For detailed information about product safety requirements and what features to look for, take a look at the Consumer Product Safety: Children’s Products website.
The responsibility of the vendor
Whether through a garage sale, private sale, flea market or second hand store, sellers in Canada have a legal obligation to make sure the items they sell are safe and meet current safety standards. Furthermore, it is illegal to sell, give away or distribute items that do not meet the requirements of the Hazardous Products Act.
What does this mean if you want to sell an item? You need to make sure that what you’re selling is in legal and in good condition — or you could be held liable in a civil court of law. Unfortunately, not everyone is aware of the laws and regulations so there is no guarantee that items are safe simply because they are available. Whether you are buying or selling, here’s what you should look for:
– Look for any damaged or missing parts, sharp edges, cracks or chips. Items should be in good repair, and any folding or locking mechanisms should be fully functional.

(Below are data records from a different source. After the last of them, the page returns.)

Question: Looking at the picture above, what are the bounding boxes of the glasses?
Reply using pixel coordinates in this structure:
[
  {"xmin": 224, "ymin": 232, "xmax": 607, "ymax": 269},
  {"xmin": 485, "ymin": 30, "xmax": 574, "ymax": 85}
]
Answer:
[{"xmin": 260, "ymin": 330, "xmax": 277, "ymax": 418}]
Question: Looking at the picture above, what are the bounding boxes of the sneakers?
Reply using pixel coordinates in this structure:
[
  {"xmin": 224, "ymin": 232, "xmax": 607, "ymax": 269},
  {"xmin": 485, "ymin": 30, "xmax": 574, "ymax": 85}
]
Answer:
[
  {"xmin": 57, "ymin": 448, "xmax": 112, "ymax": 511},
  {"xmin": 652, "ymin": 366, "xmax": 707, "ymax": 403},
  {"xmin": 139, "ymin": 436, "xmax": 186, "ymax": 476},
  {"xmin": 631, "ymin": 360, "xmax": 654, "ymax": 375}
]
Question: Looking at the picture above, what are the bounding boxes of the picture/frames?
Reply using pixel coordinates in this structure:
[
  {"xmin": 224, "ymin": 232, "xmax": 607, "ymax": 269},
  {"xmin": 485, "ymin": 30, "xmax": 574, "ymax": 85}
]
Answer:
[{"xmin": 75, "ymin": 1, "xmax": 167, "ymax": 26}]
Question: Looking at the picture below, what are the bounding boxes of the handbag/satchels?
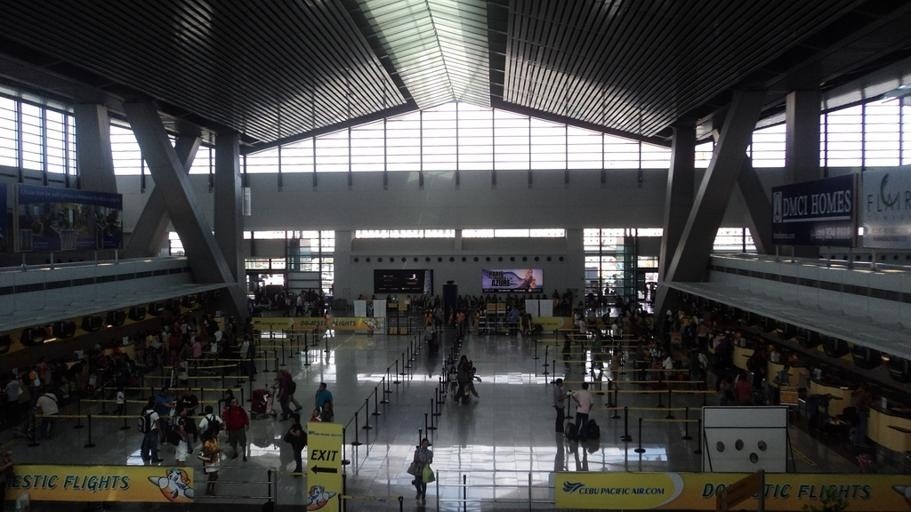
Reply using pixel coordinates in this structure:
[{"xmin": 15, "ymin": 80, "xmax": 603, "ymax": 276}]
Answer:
[
  {"xmin": 581, "ymin": 419, "xmax": 600, "ymax": 440},
  {"xmin": 408, "ymin": 463, "xmax": 420, "ymax": 476},
  {"xmin": 423, "ymin": 463, "xmax": 435, "ymax": 483},
  {"xmin": 565, "ymin": 423, "xmax": 577, "ymax": 439},
  {"xmin": 197, "ymin": 449, "xmax": 213, "ymax": 462},
  {"xmin": 284, "ymin": 430, "xmax": 307, "ymax": 445}
]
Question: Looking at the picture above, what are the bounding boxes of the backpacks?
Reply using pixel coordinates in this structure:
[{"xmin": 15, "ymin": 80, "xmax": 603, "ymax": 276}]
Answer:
[
  {"xmin": 137, "ymin": 411, "xmax": 155, "ymax": 433},
  {"xmin": 286, "ymin": 376, "xmax": 296, "ymax": 395},
  {"xmin": 204, "ymin": 414, "xmax": 220, "ymax": 436}
]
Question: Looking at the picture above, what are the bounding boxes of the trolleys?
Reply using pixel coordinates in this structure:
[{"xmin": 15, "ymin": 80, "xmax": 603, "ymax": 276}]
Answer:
[{"xmin": 247, "ymin": 384, "xmax": 279, "ymax": 421}]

– Make sure any available safety information is included with the product, including warnings, safety information and instructions for proper use and care. Warning labels should be intact and readable.
– Confirm that the product meets current regulations and has not extended its lifespan (set by the manufacturer).
– Check with the manufacturer about any recalls.
Where can you get more information?
There’s a wealth of information online for concerned consumers and diligent vendors. Here are some places to start:
– The Consumer Product Recalls webpage has a searchable database of advisories, recalls and warnings. Also check with the manufacturer of the product if you have any doubts.